Antes do aprendizado profundo, fazer com que um sistema de visão computacional ou de fala funcionasse bem dependia de pesquisadores projetando manualmente os recursos de entrada corretos – detectores de borda como SIFT e HOG para imagens, coeficientes cepstrais para áudio – uma arte especializada por si só. Redes que aprendem seus próprios recursos diretamente a partir de dados brutos tornaram obsoleta a maior parte desse trabalho de design em poucos anos a partir de 2012.
Engenheiro de recursos feito à mão já não existe como ofício vivo. Eis o que o apagou, e que profissão assumiu o trabalho.
A ideia e o nome
O artigo de 1943 de Warren McCulloch e Walter Pitts, que modelava neurônios como interruptores lógicos simples, deu aos pesquisadores posteriores um ponto de partida matemático, e a proposta de Alan Turing, de 1950, de um teste prático para inteligência de máquina deu à questão uma forma pública. Ambas as ideias alimentaram o workshop de Dartmouth de 1956, onde John McCarthy e três colegas cunharam a “inteligência artificial” para uma reunião de verão que produziu muito menos progresso técnico do que os seus organizadores esperavam, mas nomearam permanentemente o campo que acabavam de fundar.

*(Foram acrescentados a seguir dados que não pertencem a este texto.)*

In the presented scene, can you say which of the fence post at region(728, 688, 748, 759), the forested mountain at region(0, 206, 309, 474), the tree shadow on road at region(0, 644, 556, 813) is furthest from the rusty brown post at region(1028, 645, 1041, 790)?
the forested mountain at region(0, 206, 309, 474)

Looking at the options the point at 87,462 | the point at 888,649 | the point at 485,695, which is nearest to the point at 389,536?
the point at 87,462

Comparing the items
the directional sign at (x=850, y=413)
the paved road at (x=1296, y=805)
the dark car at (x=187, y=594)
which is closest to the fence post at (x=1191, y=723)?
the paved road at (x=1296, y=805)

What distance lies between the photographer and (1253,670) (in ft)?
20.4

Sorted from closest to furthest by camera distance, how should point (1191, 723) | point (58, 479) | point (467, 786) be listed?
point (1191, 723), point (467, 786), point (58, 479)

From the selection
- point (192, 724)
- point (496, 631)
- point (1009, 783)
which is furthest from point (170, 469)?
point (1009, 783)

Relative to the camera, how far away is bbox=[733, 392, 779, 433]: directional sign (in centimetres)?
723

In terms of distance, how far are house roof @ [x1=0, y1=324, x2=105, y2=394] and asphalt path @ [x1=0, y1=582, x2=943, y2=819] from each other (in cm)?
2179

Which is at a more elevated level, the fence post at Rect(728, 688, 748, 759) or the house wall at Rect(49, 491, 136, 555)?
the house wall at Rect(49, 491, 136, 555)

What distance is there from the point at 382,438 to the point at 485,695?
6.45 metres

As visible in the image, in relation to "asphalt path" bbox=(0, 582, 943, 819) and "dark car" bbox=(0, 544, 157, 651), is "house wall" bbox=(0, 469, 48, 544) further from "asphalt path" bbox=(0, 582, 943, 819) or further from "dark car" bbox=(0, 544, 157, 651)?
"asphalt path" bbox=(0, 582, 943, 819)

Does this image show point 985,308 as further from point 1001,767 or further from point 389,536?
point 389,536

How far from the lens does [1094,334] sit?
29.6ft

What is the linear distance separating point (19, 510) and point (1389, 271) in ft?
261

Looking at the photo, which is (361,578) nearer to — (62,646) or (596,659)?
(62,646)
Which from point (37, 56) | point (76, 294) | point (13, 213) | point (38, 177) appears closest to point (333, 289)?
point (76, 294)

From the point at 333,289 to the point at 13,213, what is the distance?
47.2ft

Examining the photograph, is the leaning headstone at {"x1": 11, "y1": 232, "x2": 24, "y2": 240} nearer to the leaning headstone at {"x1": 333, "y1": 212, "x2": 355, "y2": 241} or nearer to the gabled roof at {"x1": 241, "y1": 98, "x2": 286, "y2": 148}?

O que mais se passava então
Em “Computing Machinery and Intelligence”, publicado na revista Mind, Alan Turing evita a questão “podem as máquinas pensar” e propõe, em vez disso, um teste prático, prevendo que dentro de cinquenta anos uma máquina com cerca de mil milhões de bits de armazenamento enganaria um interrogador médio pelo menos 30% das vezes.
O workshop de verão de oito semanas de John McCarthy, Marvin Minsky, Nathaniel Rochester e Claude Shannon em Dartmouth cunha o termo “inteligência artificial” e reúne cerca de dez pesquisadores que viriam a fundar grande parte da agenda de pesquisa inicial da área.
O Perceptron de Frank Rosenblatt, implementado primeiro em software e depois em hardware personalizado em Cornell, aprende a classificar imagens simples ajustando seus próprios pesos de conexão - a primeira demonstração funcional de uma rede neural artificial treinável.
O livro de 1969 de Marvin Minsky e Seymour Papert, 'Perceptrons', prova matematicamente que redes de camada única não podem resolver problemas simples como XOR, e o Relatório Lighthill da Grã-Bretanha de 1973 conclui que a IA não cumpriu suas promessas; o financiamento para redes neurais e pesquisas gerais sobre IA entra em colapso em ambos os lados do Atlântico.
Onde esse trabalho vive agora
Projeta e testa os algoritmos por trás da inteligência das máquinas, em um campo que agora corre para automatizar uma parcela crescente de seu próprio processo de pesquisa.